Challenge:
Reproduce the lines below word for word, leaving out the pictures.

^^^^^^^^^^^^^^^^

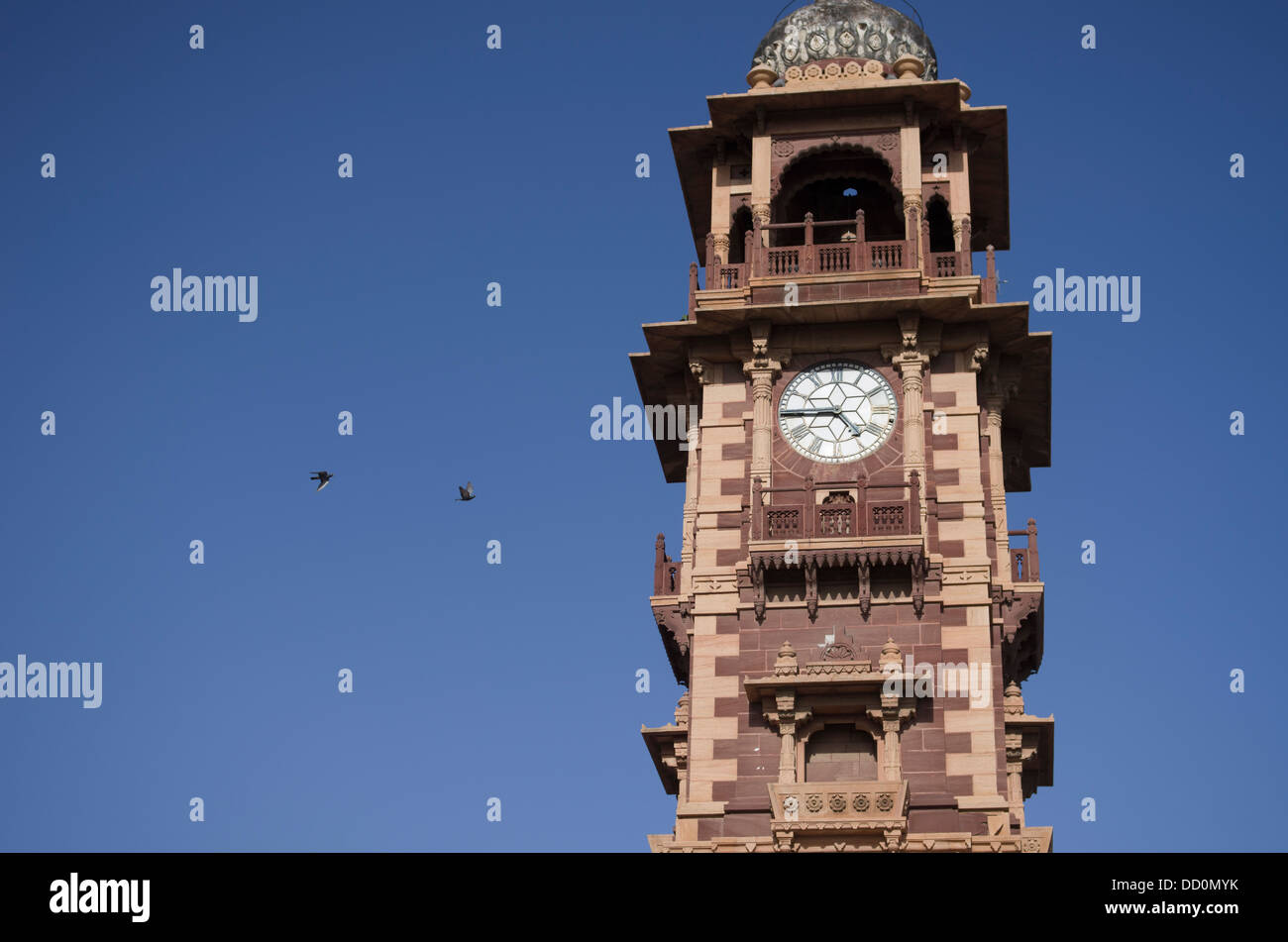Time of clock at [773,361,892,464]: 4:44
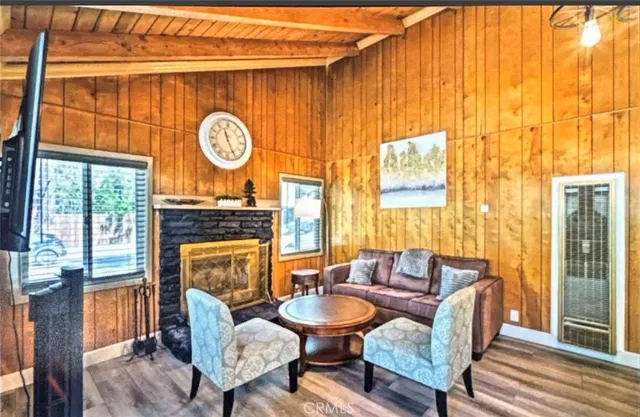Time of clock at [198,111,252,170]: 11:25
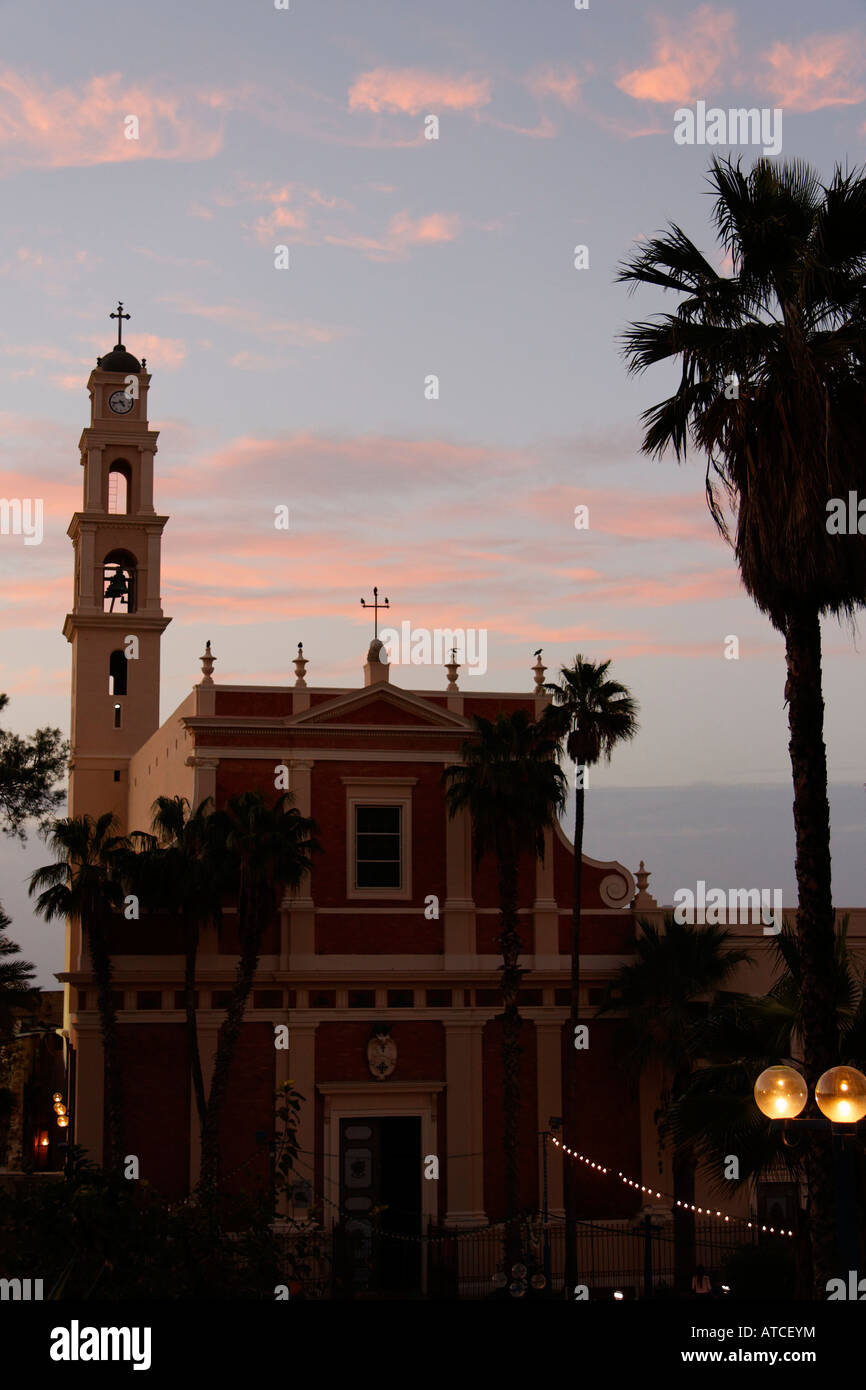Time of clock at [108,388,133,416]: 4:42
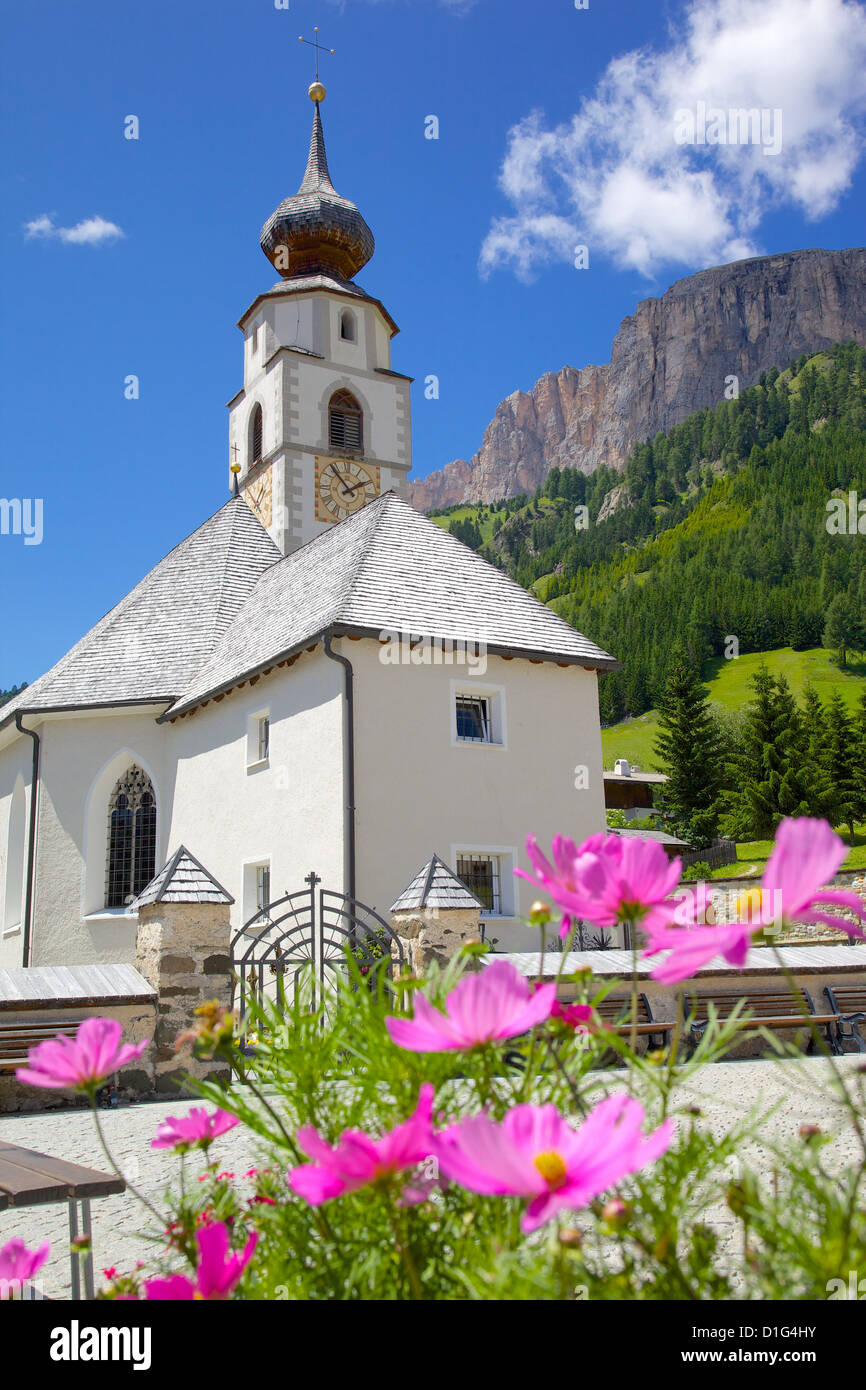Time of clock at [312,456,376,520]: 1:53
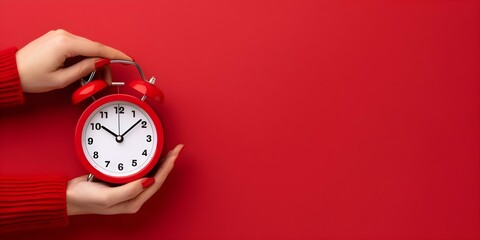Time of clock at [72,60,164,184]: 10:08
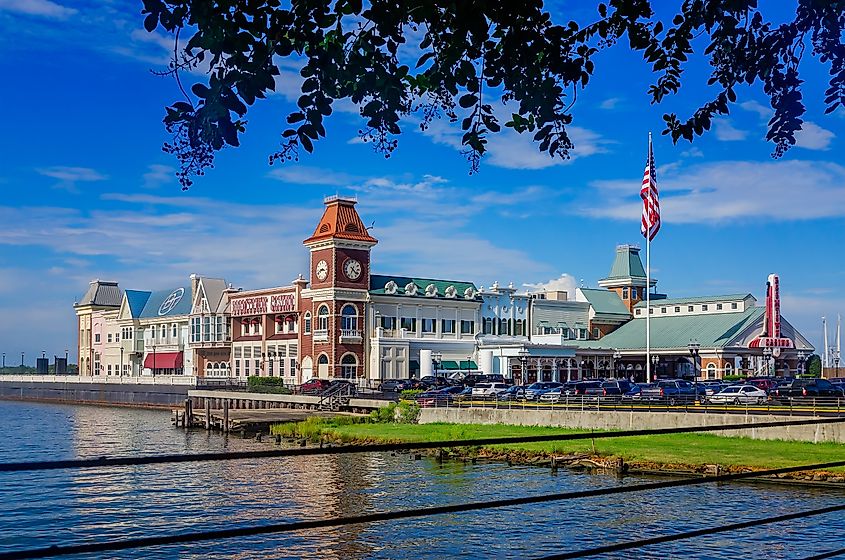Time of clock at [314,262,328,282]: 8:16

^^^^^^^^^^^^^^^^

Task result:
Time of clock at [773,361,892,464]: 4:44
Time of clock at [198,111,252,170]: 11:25
Time of clock at [108,388,133,416]: 4:42
Time of clock at [312,456,376,520]: 1:53
Time of clock at [72,60,164,184]: 10:08
Time of clock at [314,262,328,282]: 8:16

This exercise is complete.